Streamlining LLM Prototyping with YAML: Introducing yamllm-core

What is yamllm-core?

Yamllm-core is a Python library designed to simplify and accelerate the process of prototyping and experimenting with Large Language Models (LLMs). It enables users to configure and execute LLM interactions using human-readable YAML files. This approach provides a clean and intuitive method for defining various aspects of LLM prototypes, including model selection, parameters, memory management, and output formatting. By abstracting away the complexity of different APIs and settings, yamllm-core allows developers and researchers to focus more on innovation rather than the intricacies of configuration, making it easier to read, save, and load previous configurations.

Why use yamllm-core?

Using yamllm-core offers several benefits for those working with LLMs, particularly those new to Python or API interactions. It significantly accelerates prototyping by reducing the time spent on setting up configurations, allowing for rapid iteration and experimentation with different LLM setups.
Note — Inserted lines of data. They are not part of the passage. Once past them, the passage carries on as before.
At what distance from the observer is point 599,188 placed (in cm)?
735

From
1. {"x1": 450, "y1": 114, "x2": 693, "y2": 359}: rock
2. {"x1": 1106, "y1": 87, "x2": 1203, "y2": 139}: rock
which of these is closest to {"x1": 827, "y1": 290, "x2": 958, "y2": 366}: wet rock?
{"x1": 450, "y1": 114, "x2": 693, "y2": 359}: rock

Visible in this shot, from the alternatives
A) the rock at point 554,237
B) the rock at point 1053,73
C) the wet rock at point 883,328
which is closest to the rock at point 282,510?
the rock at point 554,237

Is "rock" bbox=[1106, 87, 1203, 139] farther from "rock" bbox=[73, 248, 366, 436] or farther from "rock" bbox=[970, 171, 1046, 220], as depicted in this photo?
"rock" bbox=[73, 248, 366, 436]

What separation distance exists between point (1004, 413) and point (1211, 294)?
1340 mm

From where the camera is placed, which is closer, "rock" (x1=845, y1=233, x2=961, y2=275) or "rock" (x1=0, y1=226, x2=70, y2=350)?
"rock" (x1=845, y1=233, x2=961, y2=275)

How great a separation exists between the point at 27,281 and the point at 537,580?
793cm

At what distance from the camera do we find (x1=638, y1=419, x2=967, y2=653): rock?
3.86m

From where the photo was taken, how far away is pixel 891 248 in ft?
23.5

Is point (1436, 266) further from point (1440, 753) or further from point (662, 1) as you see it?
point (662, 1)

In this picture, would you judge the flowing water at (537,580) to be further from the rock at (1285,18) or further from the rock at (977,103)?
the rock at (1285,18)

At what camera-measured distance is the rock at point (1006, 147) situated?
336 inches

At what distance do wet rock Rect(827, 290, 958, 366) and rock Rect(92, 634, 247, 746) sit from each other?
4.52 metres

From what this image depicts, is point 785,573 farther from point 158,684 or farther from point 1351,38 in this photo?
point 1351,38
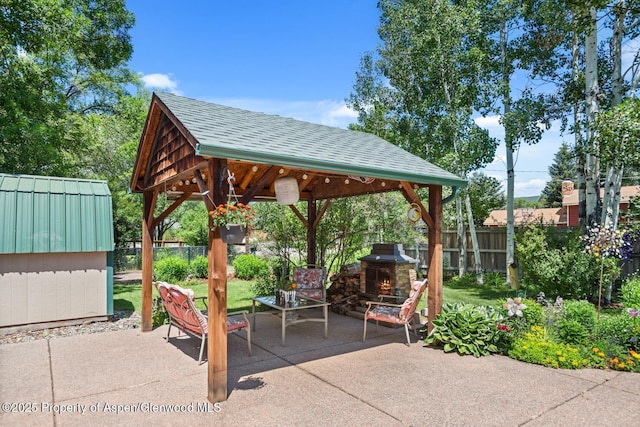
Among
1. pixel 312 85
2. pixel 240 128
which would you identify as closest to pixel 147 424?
pixel 240 128

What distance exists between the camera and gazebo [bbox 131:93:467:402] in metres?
3.63

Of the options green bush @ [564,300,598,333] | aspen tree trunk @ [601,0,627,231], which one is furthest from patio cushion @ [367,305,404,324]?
aspen tree trunk @ [601,0,627,231]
The YAML-based configuration simplifies management by keeping all settings in organized, human-readable files, separate from the code, which improves readability and maintainability compared to complex code-based configurations. This facilitates faster experimentation with model parameters, prompts, and memory settings by simply editing the YAML file. Furthermore, yamllm-core enhances collaboration as YAML configurations are easily shareable among team members. It also provides straightforward, out-of-the-box memory management for storing conversation history, which is beneficial for iterating on responses with a model.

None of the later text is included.